#### [Records from a collection]

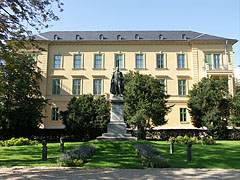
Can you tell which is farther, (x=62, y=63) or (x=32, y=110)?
(x=62, y=63)

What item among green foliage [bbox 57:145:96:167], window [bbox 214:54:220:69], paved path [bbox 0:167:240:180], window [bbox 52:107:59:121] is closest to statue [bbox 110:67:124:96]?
green foliage [bbox 57:145:96:167]

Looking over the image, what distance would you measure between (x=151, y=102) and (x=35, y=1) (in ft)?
49.1

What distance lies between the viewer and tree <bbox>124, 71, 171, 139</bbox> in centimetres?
2122

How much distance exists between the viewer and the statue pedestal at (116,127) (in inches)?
559

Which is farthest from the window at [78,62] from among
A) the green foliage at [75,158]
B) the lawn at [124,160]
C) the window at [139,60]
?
the green foliage at [75,158]

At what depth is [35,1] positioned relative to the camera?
383 inches

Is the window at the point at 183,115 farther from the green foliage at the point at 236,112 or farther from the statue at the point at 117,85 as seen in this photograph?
the statue at the point at 117,85

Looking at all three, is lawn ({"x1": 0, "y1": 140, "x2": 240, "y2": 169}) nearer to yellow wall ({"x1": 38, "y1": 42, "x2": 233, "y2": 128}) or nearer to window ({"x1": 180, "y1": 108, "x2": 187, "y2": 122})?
window ({"x1": 180, "y1": 108, "x2": 187, "y2": 122})

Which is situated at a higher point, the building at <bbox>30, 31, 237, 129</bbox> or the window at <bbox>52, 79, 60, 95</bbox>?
the building at <bbox>30, 31, 237, 129</bbox>

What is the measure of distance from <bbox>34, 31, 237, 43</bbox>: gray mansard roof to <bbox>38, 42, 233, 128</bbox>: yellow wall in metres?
1.11

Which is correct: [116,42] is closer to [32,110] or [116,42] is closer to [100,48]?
[100,48]

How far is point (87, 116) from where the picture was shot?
75.5ft

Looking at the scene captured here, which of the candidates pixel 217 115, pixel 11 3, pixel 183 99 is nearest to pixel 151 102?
pixel 217 115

#### [Exercise goal]
Reproduce all of the material above word for word, leaving out the picture.

#### [Solution for this problem]
Can you tell which is farther, (x=62, y=63) or (x=32, y=110)?
(x=62, y=63)

What item among green foliage [bbox 57:145:96:167], window [bbox 214:54:220:69], paved path [bbox 0:167:240:180], window [bbox 52:107:59:121] is closest to statue [bbox 110:67:124:96]?
green foliage [bbox 57:145:96:167]

Looking over the image, what distance would you measure between (x=151, y=102) and (x=35, y=1) (in ft)?
49.1

What distance lies between the viewer and tree <bbox>124, 71, 171, 139</bbox> in centimetres?
2122

How much distance exists between the viewer and the statue pedestal at (116,127) (in inches)?
559

Which is farthest from the window at [78,62] from among
A) the green foliage at [75,158]
B) the lawn at [124,160]
C) the window at [139,60]
?
the green foliage at [75,158]

At what depth is [35,1] positioned relative to the camera?
383 inches

Is the window at the point at 183,115 farther from the green foliage at the point at 236,112 or farther from the statue at the point at 117,85 as seen in this photograph?
the statue at the point at 117,85

Looking at all three, is lawn ({"x1": 0, "y1": 140, "x2": 240, "y2": 169}) nearer to yellow wall ({"x1": 38, "y1": 42, "x2": 233, "y2": 128}) or nearer to window ({"x1": 180, "y1": 108, "x2": 187, "y2": 122})?
window ({"x1": 180, "y1": 108, "x2": 187, "y2": 122})

Which is situated at a higher point, the building at <bbox>30, 31, 237, 129</bbox> or the window at <bbox>52, 79, 60, 95</bbox>?
the building at <bbox>30, 31, 237, 129</bbox>

What is the measure of distance from <bbox>34, 31, 237, 43</bbox>: gray mansard roof to <bbox>38, 42, 233, 128</bbox>: yellow wall in metres?
1.11

Which is correct: [116,42] is closer to [32,110] or [116,42] is closer to [100,48]?
[100,48]

How far is point (87, 116) from where the picture was shot?
75.5ft

Looking at the scene captured here, which of the candidates pixel 217 115, pixel 11 3, pixel 183 99 is nearest to pixel 151 102?
pixel 217 115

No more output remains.